GOAL OF THE EXERCISE: Write out again the lines from the line with "STARTER FITS BOMBARDIER" up to and including the line with "Mr.Rabbit瑞比兔先生 高級苜蓿草 2.5KG 三入組", exactly as they stand below, and skip any picture.

AVAILABLE DATA:

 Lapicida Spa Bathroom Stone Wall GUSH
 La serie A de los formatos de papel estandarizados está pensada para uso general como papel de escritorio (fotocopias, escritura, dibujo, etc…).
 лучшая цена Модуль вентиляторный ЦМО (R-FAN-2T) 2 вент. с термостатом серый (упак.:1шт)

==

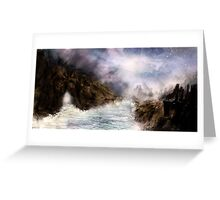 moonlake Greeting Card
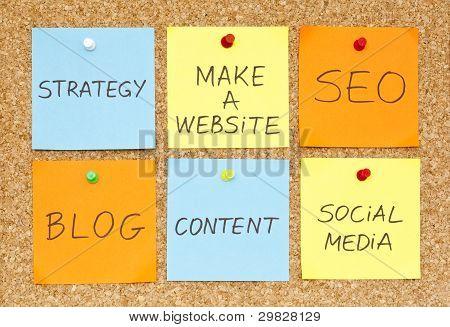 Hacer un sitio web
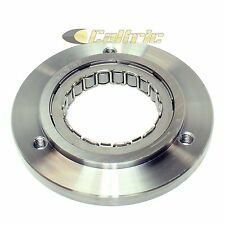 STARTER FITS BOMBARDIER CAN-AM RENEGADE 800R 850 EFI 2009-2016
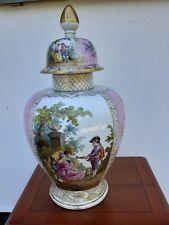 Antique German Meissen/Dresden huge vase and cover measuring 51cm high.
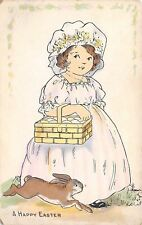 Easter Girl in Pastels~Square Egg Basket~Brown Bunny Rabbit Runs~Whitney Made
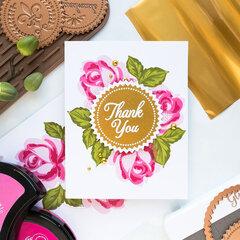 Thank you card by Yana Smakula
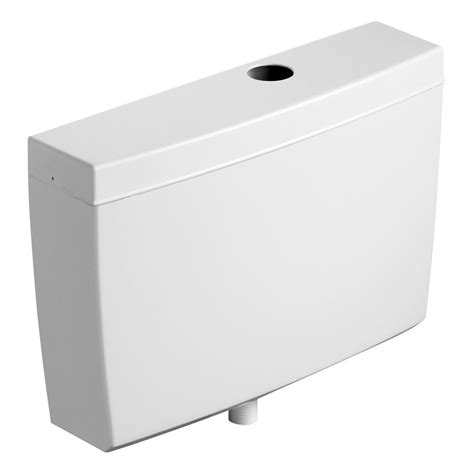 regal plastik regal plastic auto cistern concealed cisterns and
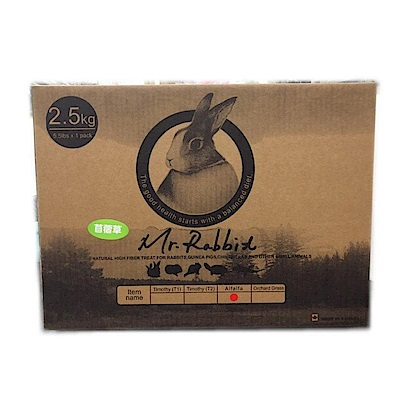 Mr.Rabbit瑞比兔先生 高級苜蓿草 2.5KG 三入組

RESPONSE AREA:
 STARTER FITS BOMBARDIER CAN-AM RENEGADE 800R 850 EFI 2009-2016
 Antique German Meissen/Dresden huge vase and cover measuring 51cm high.
 Easter Girl in Pastels~Square Egg Basket~Brown Bunny Rabbit Runs~Whitney Made
 Thank you card by Yana Smakula
 regal plastik regal plastic auto cistern concealed cisterns and
 Mr.Rabbit瑞比兔先生 高級苜蓿草 2.5KG 三入組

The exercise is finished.